By this I mean, as in the above example – that I go closer and ask them both to come here as I want to talk to them.

“Hey guys hop over here so can I talk to you”

“Yep” they do because it’s both of them and they don’t risk losing the tramp to the other.

Then I think of anything I could use some help with, or do with them like practicing times tables, cutting vegetables for dinner, harvesting vegetables from garden, folding the washing, making biscuits etc.

“I want you both to help me just with one thing each then you can play. So how about if youngest (who was on the tramp) helps me first with cutting up carrots and then middle goes on tramp for 30 minutes. Then swap over so youngest goes on tramp for 30 minutes and middle helps me fold the washing?”

Usually with my kids that works because it is fair and part of their jobs anyway, and an added extra is that they have Mum to themselves for a bit too! This works only up until about 11-12 years old I think.

Try things that you know your kids like doing. If this fails you could choose who goes on first based on some good behaviour or achievement you have noticed, like going to bed last night when I asked, or eating that new food yesterday etc.

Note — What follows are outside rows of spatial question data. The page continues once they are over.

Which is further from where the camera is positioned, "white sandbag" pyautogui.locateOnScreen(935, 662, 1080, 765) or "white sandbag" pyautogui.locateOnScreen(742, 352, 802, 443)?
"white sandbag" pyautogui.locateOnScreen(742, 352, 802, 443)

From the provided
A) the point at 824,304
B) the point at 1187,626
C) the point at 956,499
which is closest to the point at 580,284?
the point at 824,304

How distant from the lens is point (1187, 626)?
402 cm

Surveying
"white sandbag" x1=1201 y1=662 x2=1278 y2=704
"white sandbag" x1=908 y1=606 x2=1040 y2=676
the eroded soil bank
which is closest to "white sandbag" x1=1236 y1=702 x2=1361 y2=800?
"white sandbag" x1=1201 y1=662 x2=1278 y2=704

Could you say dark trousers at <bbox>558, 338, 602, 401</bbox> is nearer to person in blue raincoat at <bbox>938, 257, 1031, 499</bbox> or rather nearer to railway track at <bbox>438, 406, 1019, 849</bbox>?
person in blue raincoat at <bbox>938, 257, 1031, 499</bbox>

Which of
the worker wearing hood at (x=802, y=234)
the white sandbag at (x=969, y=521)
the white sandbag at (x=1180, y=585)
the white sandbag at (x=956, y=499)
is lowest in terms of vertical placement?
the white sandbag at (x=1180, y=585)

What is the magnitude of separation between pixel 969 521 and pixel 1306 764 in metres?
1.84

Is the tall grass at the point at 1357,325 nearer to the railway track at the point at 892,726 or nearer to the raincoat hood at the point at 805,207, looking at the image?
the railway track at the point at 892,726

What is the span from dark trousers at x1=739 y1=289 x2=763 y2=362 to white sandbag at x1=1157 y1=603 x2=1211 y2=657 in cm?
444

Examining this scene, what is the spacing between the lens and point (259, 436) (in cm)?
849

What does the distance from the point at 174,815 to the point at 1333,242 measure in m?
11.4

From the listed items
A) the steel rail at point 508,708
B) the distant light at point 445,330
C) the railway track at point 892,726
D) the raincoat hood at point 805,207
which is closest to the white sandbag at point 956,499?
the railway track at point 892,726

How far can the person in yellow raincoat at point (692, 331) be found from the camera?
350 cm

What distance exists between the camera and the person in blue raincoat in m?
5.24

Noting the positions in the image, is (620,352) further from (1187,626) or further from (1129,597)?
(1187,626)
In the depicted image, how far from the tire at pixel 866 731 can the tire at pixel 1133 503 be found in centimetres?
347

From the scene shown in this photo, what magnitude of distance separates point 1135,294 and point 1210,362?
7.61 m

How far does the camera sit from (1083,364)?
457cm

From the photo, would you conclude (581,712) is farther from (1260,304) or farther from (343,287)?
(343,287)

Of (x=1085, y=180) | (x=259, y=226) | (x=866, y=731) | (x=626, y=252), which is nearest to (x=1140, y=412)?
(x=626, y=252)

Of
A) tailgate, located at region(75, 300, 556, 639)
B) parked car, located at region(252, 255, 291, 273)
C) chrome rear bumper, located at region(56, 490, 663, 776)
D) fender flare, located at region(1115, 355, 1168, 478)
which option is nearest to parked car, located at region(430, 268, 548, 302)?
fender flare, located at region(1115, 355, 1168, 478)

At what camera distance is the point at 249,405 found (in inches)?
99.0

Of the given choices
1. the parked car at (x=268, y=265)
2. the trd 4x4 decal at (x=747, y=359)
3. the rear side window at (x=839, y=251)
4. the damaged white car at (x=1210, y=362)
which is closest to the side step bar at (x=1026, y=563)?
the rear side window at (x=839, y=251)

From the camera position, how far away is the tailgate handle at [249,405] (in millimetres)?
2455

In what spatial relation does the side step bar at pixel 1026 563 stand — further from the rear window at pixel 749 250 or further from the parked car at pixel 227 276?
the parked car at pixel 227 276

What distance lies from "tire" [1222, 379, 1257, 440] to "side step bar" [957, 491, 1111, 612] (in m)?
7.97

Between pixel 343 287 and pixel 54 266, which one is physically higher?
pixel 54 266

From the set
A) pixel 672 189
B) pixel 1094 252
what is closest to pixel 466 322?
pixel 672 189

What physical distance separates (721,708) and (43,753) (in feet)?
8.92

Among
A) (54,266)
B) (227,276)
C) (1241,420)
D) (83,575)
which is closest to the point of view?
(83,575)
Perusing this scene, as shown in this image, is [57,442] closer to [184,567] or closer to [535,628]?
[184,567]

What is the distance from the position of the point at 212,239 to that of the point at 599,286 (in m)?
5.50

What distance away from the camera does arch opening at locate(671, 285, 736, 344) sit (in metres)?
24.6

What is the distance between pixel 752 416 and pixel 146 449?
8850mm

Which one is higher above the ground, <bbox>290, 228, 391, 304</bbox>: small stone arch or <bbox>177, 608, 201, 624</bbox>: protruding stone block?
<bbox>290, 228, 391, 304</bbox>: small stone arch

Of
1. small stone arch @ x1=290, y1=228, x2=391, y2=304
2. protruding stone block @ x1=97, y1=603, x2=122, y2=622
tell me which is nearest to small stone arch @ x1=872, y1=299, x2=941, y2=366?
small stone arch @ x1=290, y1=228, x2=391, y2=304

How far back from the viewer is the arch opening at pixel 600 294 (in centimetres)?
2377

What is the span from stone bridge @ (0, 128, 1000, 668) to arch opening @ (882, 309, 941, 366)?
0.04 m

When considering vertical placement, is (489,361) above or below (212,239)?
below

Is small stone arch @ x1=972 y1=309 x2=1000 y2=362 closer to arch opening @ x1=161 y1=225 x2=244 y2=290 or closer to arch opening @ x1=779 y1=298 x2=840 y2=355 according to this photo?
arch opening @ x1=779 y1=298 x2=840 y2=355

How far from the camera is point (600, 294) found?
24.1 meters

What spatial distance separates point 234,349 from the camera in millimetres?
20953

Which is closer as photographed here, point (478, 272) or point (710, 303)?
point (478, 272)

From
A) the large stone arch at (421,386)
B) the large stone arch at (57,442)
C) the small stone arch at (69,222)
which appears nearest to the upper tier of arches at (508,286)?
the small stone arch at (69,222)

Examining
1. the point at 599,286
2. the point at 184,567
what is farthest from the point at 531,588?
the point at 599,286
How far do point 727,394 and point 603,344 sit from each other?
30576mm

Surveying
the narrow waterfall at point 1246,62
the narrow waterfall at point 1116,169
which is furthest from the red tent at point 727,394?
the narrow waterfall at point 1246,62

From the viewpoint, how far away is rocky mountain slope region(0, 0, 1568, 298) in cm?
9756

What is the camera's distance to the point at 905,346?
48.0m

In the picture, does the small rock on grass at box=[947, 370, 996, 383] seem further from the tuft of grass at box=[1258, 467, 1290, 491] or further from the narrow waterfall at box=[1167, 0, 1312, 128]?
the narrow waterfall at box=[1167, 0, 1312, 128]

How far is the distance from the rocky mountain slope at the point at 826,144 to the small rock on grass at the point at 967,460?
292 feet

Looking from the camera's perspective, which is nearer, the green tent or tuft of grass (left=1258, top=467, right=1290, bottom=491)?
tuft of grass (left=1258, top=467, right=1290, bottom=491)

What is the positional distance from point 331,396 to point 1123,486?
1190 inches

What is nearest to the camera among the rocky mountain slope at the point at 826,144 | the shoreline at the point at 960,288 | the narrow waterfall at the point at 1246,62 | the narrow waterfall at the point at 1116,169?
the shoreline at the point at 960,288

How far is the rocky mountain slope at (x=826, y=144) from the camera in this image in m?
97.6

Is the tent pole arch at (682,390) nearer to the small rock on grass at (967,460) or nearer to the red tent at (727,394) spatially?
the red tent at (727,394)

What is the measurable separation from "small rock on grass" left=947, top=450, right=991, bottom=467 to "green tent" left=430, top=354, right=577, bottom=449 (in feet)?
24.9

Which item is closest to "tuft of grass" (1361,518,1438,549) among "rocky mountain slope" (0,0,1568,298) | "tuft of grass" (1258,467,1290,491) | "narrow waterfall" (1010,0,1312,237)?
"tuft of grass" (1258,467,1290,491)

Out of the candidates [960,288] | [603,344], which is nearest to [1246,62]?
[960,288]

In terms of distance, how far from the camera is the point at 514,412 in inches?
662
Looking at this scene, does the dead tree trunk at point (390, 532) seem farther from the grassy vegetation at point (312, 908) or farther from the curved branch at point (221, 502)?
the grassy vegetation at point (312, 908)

The key is to intervene well before it escalates, but not before they have tried to work it out for themselves. Sometimes you may see a child going in with intent to escalate and no intent to resolve, so you’ll need to intervene earlier.

I’d like to hear any examples you have yourselves. What works for you and what doesn’t?

Of course I haven’t talked here about other types of interventions like when your child has problems with school, bullying, anxiety and such issues.

Knowing when to seek professional help is another topic I can do more on in future posts.